Vu la procédure suivante :
Procédure contentieuse antérieure :
La Société internationale de diffusion et d'édition (SIDE) a demandé au Tribunal administratif de Paris de condamner l'Etat à lui verser la somme de 20 427 857 euros en réparation du préjudice qu'elle a subi du fait de l'octroi d'une aide illégale à la coopérative d'exportation du livre français (CELF), ou de désigner un expert pour déterminer son préjudice, et de lui verser une provision de 10 000 000 d'euros.
Par un jugement n° 0911778/7-1 du 15 décembre 2011, le Tribunal administratif de Paris a rejeté sa demande.

## EXERCICE
Recopiez mot pour mot le passage du texte extrait, de « Vu la procédure » à « rejeté sa demande. ».

## MATÉRIEL FOURNI
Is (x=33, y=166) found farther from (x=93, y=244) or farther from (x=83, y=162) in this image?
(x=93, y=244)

## RÉPONSE
Vu la procédure suivante :
Procédure contentieuse antérieure :
La Société internationale de diffusion et d'édition (SIDE) a demandé au Tribunal administratif de Paris de condamner l'Etat à lui verser la somme de 20 427 857 euros en réparation du préjudice qu'elle a subi du fait de l'octroi d'une aide illégale à la coopérative d'exportation du livre français (CELF), ou de désigner un expert pour déterminer son préjudice, et de lui verser une provision de 10 000 000 d'euros.
Par un jugement n° 0911778/7-1 du 15 décembre 2011, le Tribunal administratif de Paris a rejeté sa demande.